── Given material ──

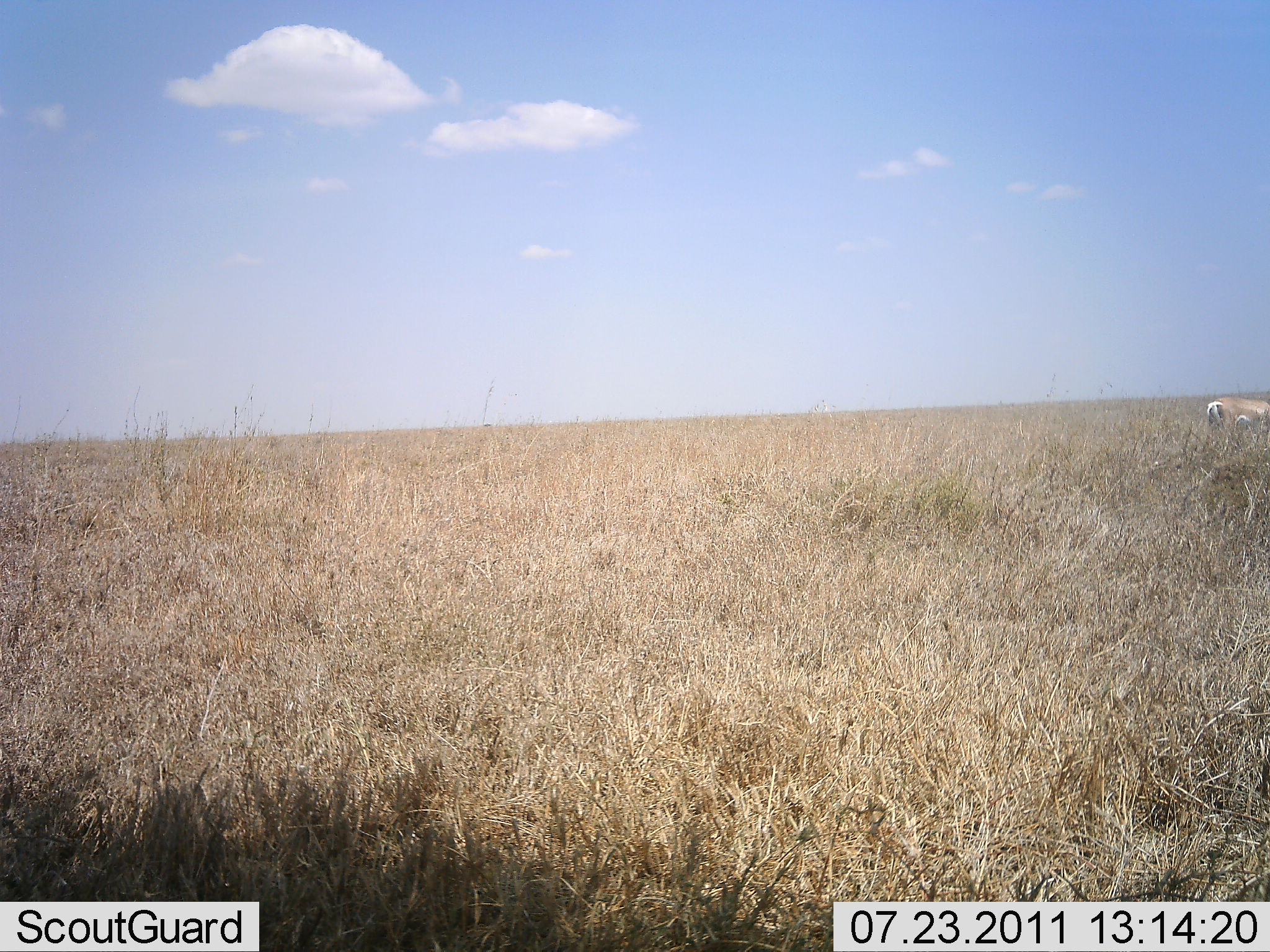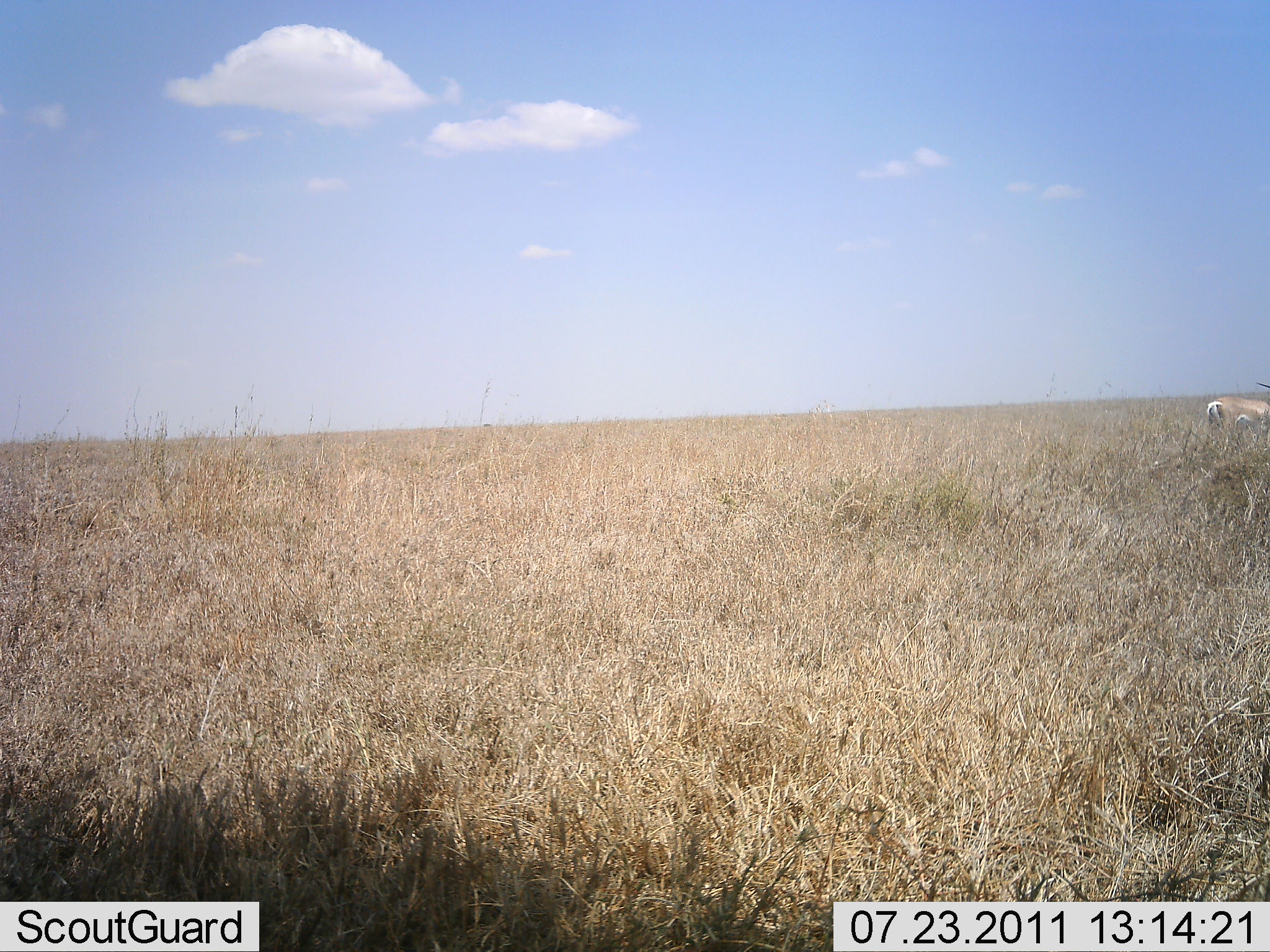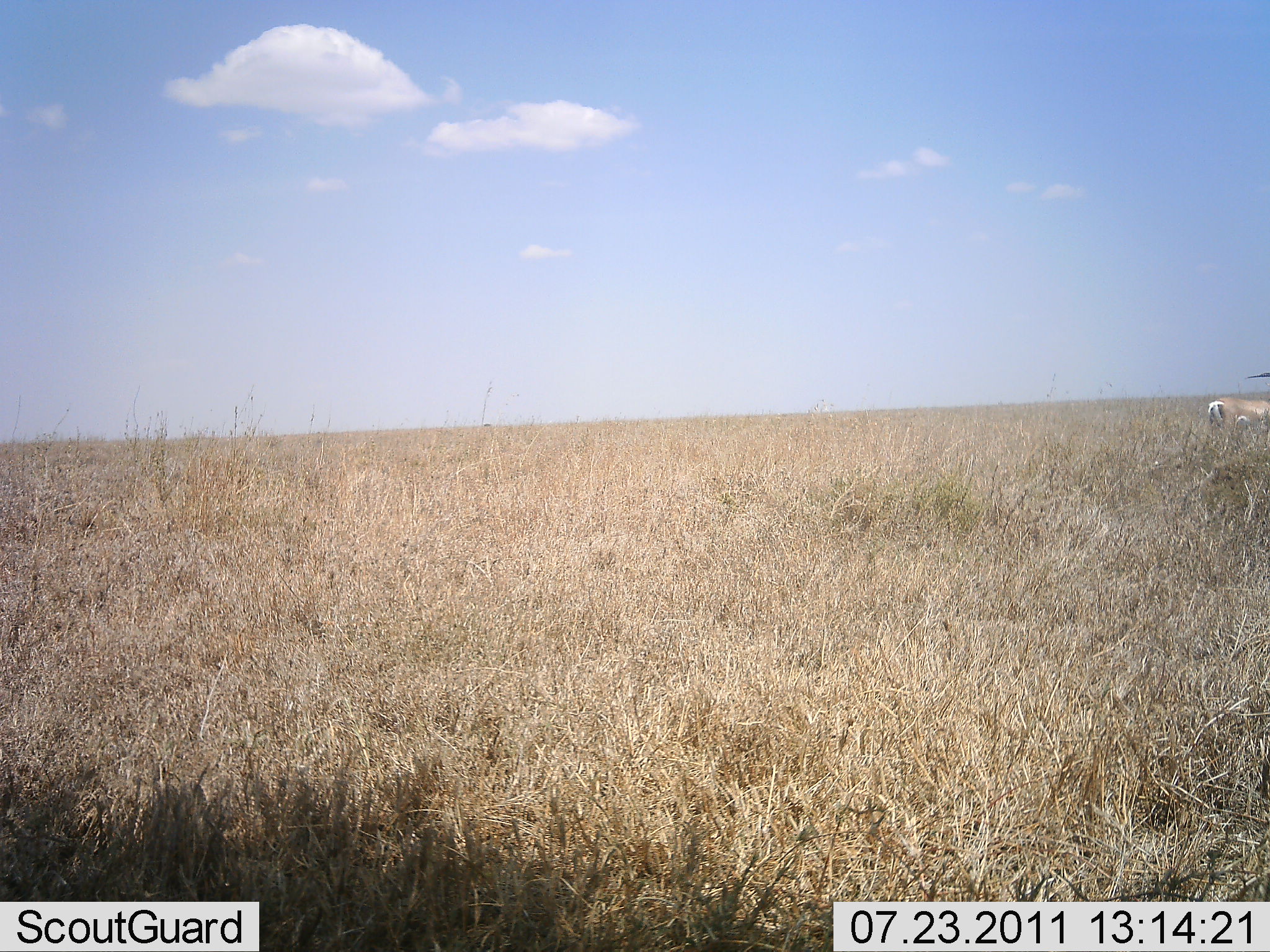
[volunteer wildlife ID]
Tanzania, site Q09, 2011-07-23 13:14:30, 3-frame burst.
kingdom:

───

# [What needs to be done]
The lines to reproduce run from the line containing "Tanzania, site Q09, 2011-07-23" to the end of the listing; write them out exactly and add nothing.

# [Answer to this exercise]
Tanzania, site Q09, 2011-07-23 13:14:30, 3-frame burst.
kingdom:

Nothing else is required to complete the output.